§ **Activity**
Exact retyping of the data: please keep every word and drop each picture.

(Collected data)
↓

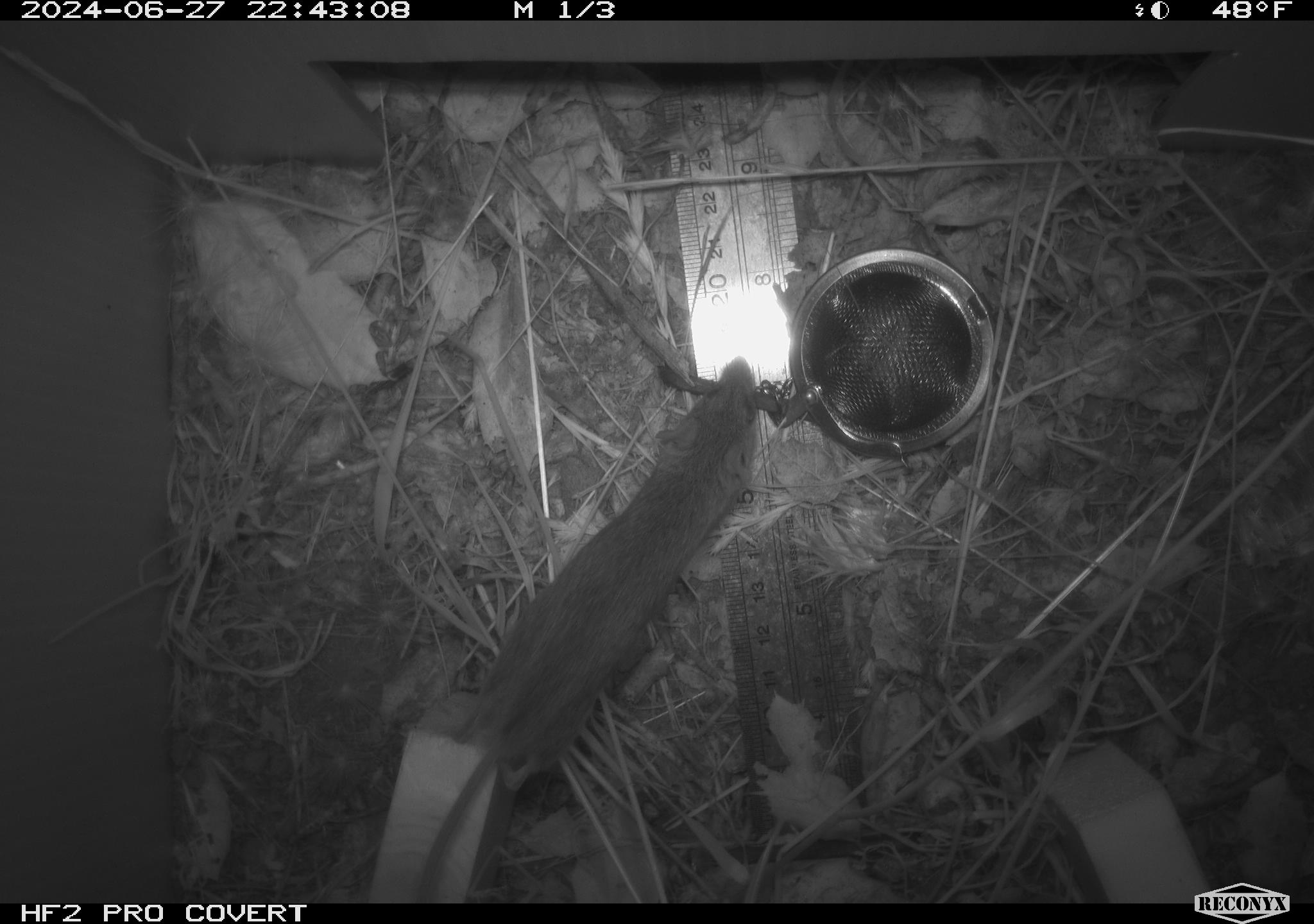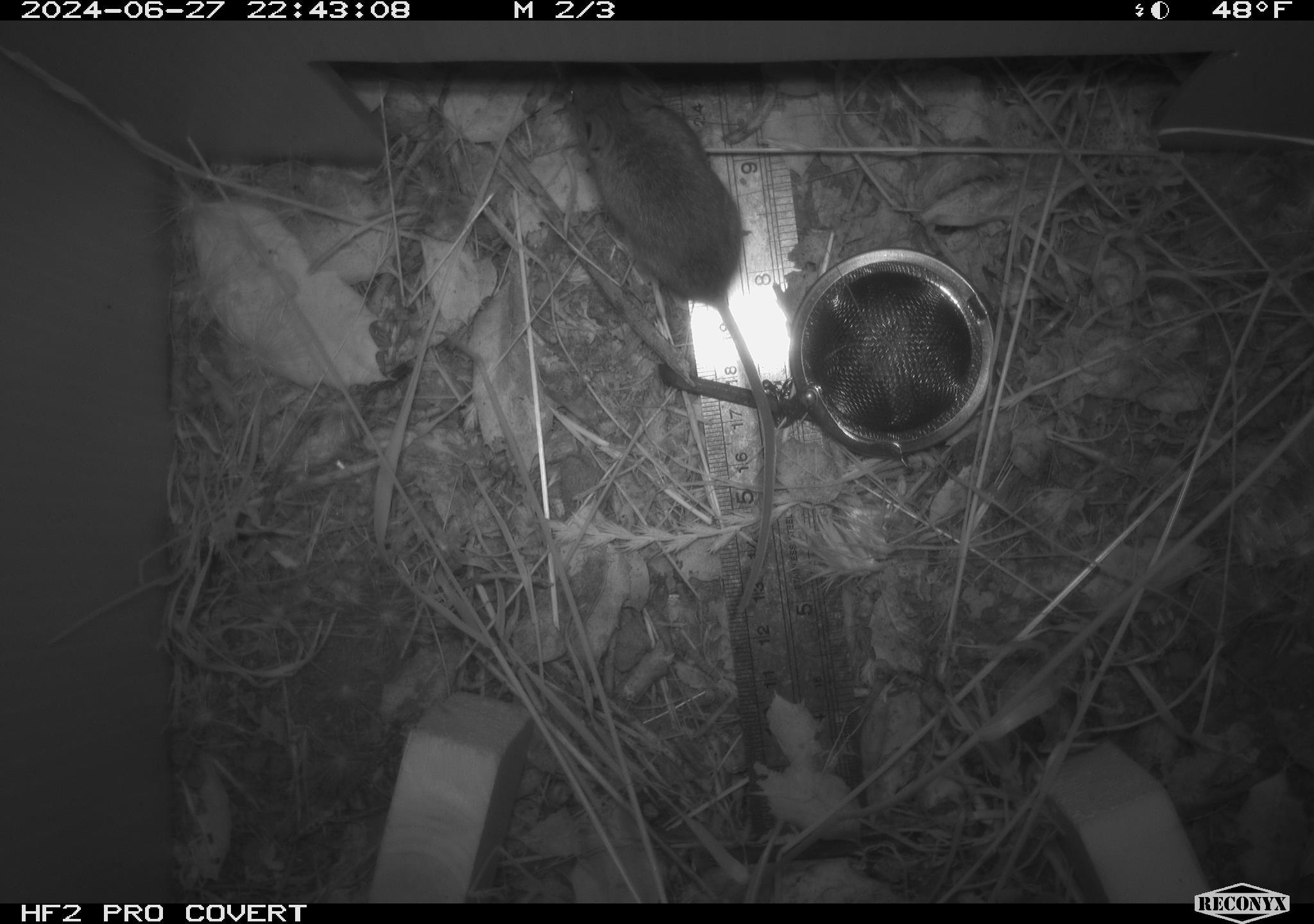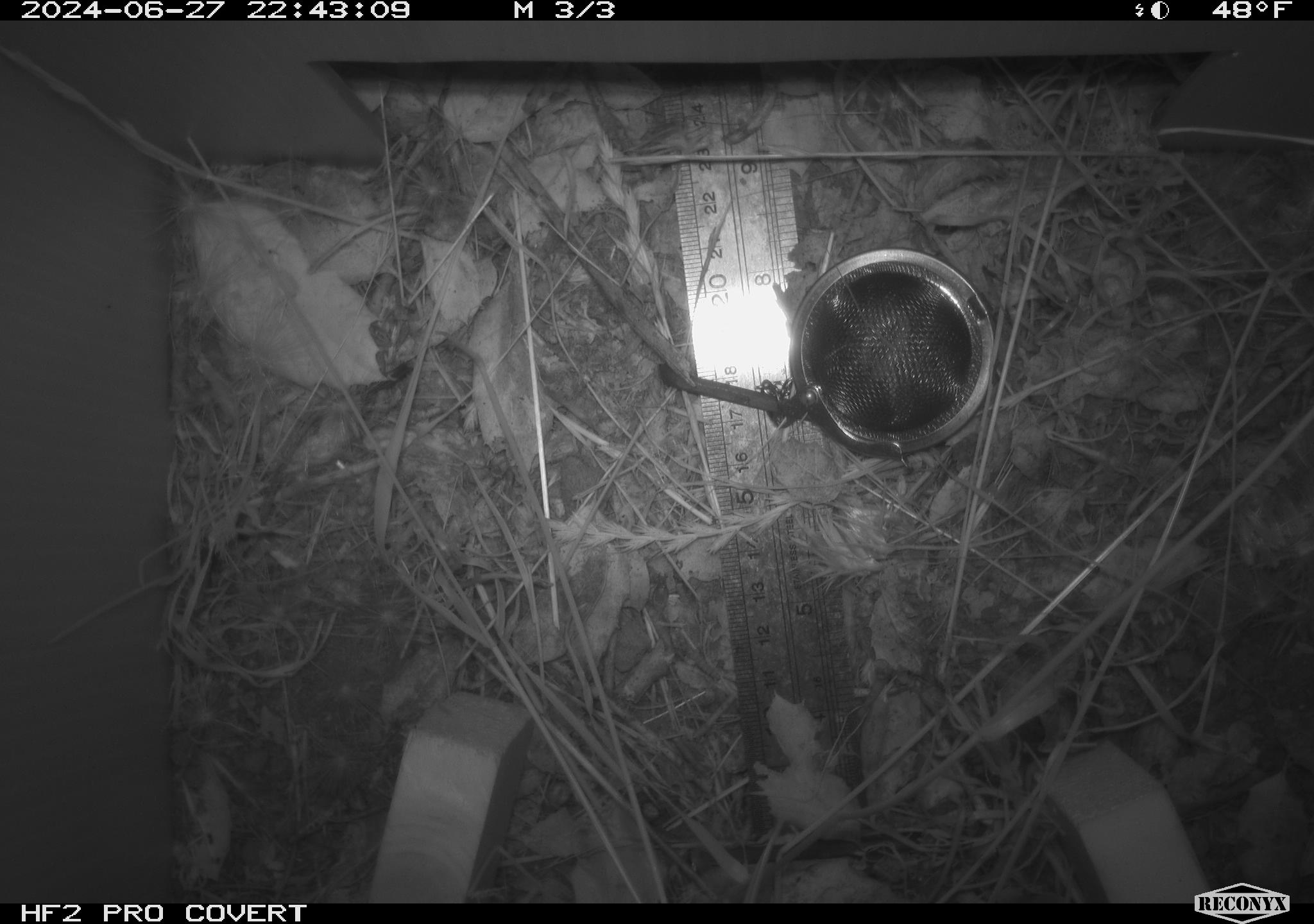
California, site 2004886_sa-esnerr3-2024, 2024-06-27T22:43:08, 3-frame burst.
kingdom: Animalia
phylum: Chordata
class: Mammalia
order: Rodentia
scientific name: Rodentia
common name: rodent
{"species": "rodent (Rodentia)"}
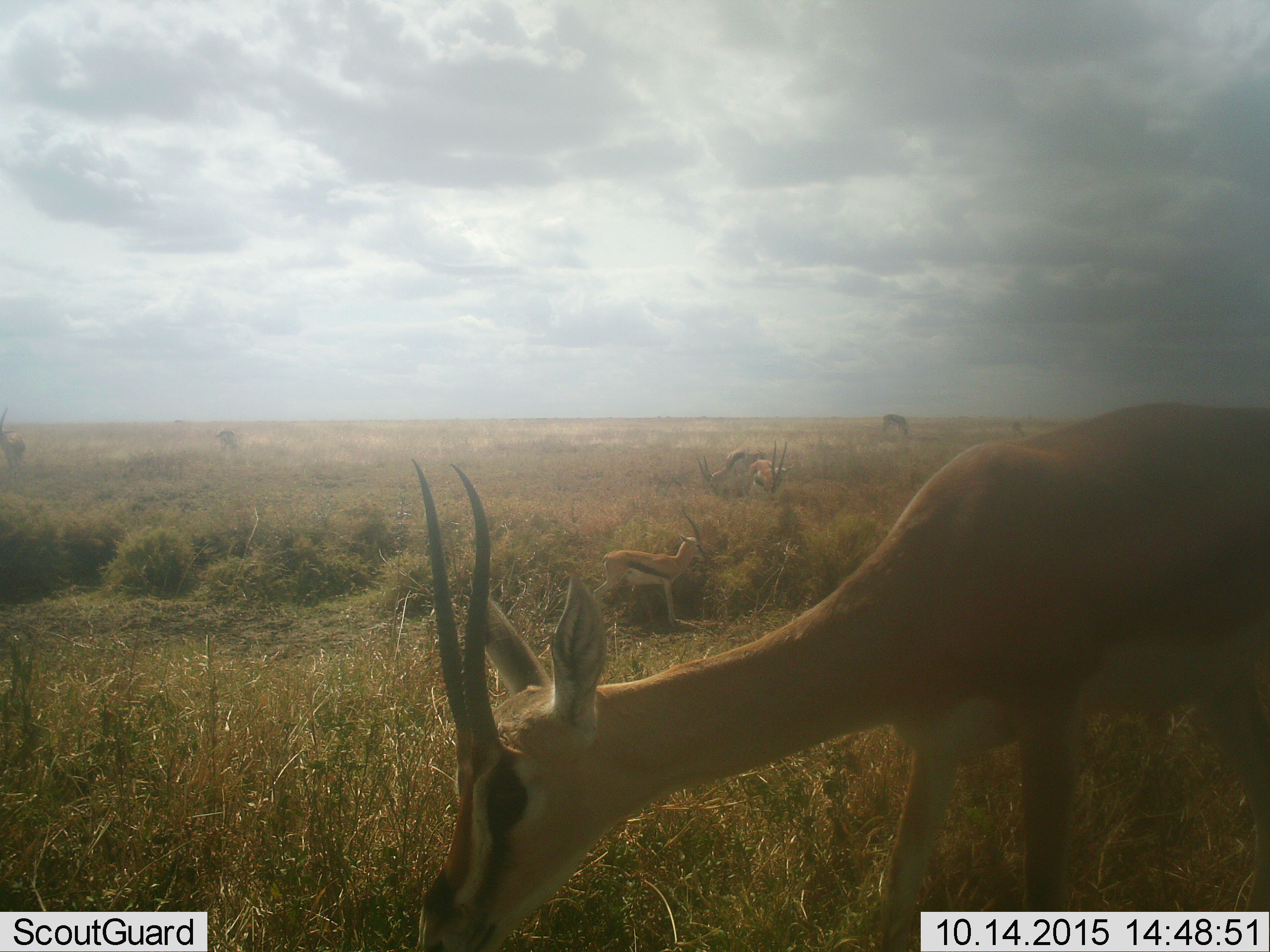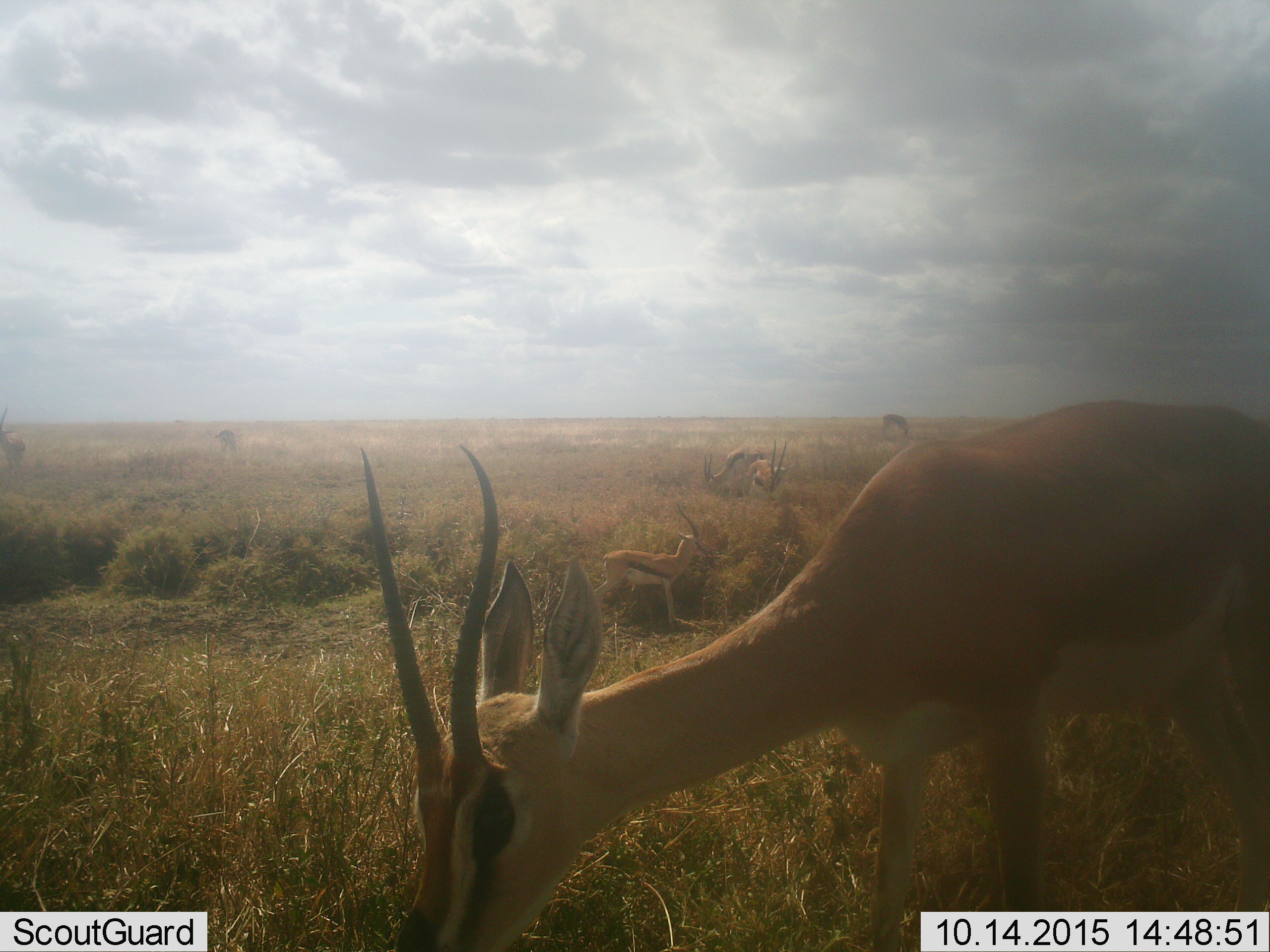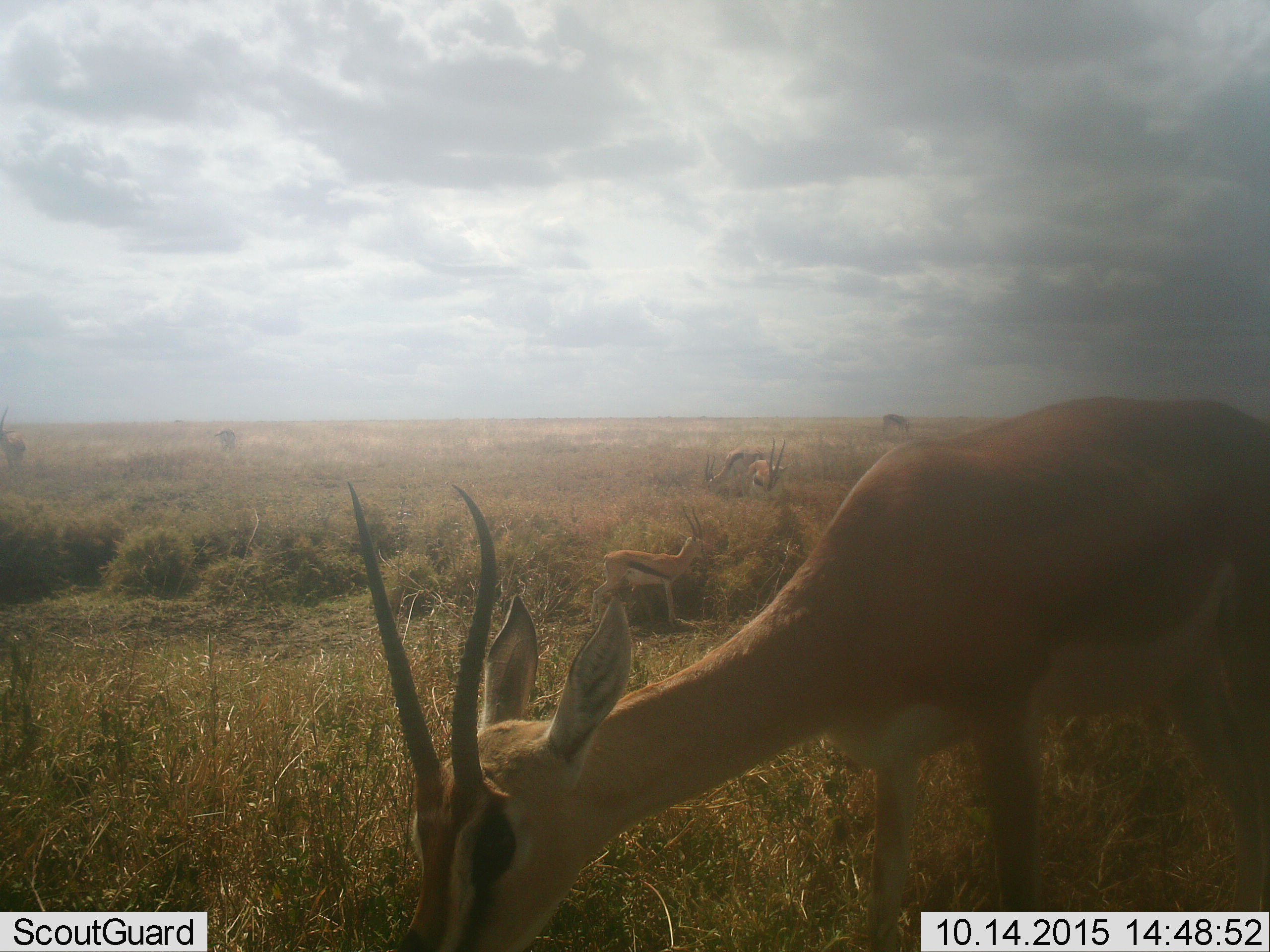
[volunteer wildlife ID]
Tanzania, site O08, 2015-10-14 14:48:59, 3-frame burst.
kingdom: Animalia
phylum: Chordata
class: Mammalia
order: Artiodactyla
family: Bovidae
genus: Eudorcas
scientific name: Eudorcas thomsonii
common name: thomson's gazelle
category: gazellethomsons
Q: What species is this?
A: Gazellethomsons (thomson's gazelle) (Eudorcas thomsonii).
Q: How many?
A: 7.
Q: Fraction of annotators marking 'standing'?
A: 83%.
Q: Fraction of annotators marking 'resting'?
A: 0%.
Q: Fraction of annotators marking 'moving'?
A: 17%.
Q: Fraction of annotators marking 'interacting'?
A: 0%.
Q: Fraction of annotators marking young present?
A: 0%.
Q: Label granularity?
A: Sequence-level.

↑

§ **Task output**
California, site 2004886_sa-esnerr3-2024, 2024-06-27T22:43:08, 3-frame burst.
kingdom: Animalia
phylum: Chordata
class: Mammalia
order: Rodentia
scientific name: Rodentia
common name: rodent
{"species": "rodent (Rodentia)"}
[volunteer wildlife ID]
Tanzania, site O08, 2015-10-14 14:48:59, 3-frame burst.
kingdom: Animalia
phylum: Chordata
class: Mammalia
order: Artiodactyla
family: Bovidae
genus: Eudorcas
scientific name: Eudorcas thomsonii
common name: thomson's gazelle
category: gazellethomsons
Q: What species is this?
A: Gazellethomsons (thomson's gazelle) (Eudorcas thomsonii).
Q: How many?
A: 7.
Q: Fraction of annotators marking 'standing'?
A: 83%.
Q: Fraction of annotators marking 'resting'?
A: 0%.
Q: Fraction of annotators marking 'moving'?
A: 17%.
Q: Fraction of annotators marking 'interacting'?
A: 0%.
Q: Fraction of annotators marking young present?
A: 0%.
Q: Label granularity?
A: Sequence-level.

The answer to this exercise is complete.